The Indian Institute of Management Nagpur also known as IIM Nagpur or IIMN is a public sector business school located in Nagpur, Maharashtra, India.

Indian Institute of Management Nagpur (IIMN) was the first among the six new-generation IIMs established by the Government of India in 2015 to begin its operations. Honourable President of India Mr. Ram Nath Kovind inaugurated the institute’s 132-acre campus on May 8.

In July 2022, IIM Nagpur along with the UNICEF launched an initiative programme to educate and train underprivileged children.

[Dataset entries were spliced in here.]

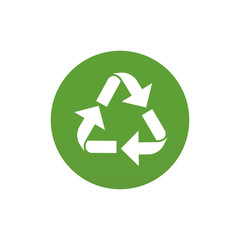 White recycle icon on green circle illustration.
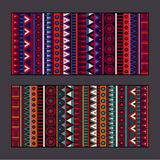 Tribal ethnic background set. Abstract vector tribal ethnic banners background set Royalty Free Stock Photo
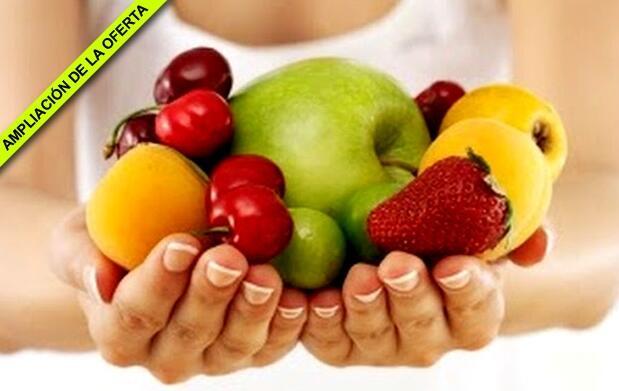 Curso de Dietética y Nutrición on-line
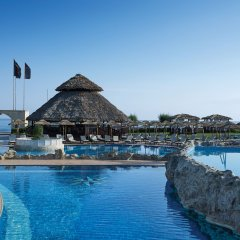 Отель Atlantica Sensatori Resort Crete бассейн фото 7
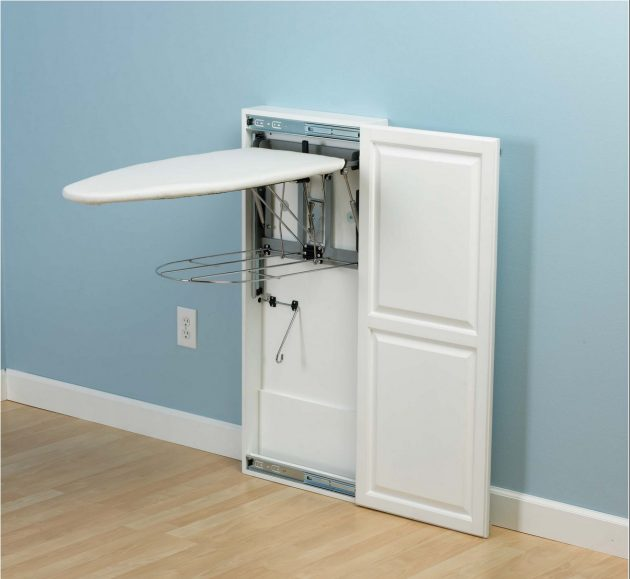 """12 Most Creative Ideas Where To """"Hide"""" Your Ironing Board"""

Students of IIMN have visited Japan, France, UAE, South Korea and Singapore as part of this optional module.

Placements 
The campus recruitment process at IIM Nagpur is headed by the Career Development Services (CDS) office. Some recruiters include Deloitte Consulting, Amazon, ThyssenKrupp, Mu Sigma, Tata Power, DHL, Genpact, ANZ Bank, Hexaware Technologies, Tech Mahindra, Wipro Digital, TVS Motors, V Guard, Kotak Mahindra, HCL Technologies, L & T, and Sutherland Global.
InFED has incubated nine women entrepreneurs under the Women Startup Programme (WSP), being conducted in collaboration with NSRCEL, IIM Bangalore. This programme is supported by Goldman Sachs and Department of Science & Technology, Government of India.  The women entrepreneurs, currently being incubated by IIM Nagpur, are working in different sectors such as adventure sports, astronomy education, textile design, customized pet foods, food search & discovery service, finance, health & sanitation, and civic society. These incubates are being provided with a monthly stipend, one-time prototyping grant, mentoring and review and multiple opportunities to network, in addition to space for setting up their offices.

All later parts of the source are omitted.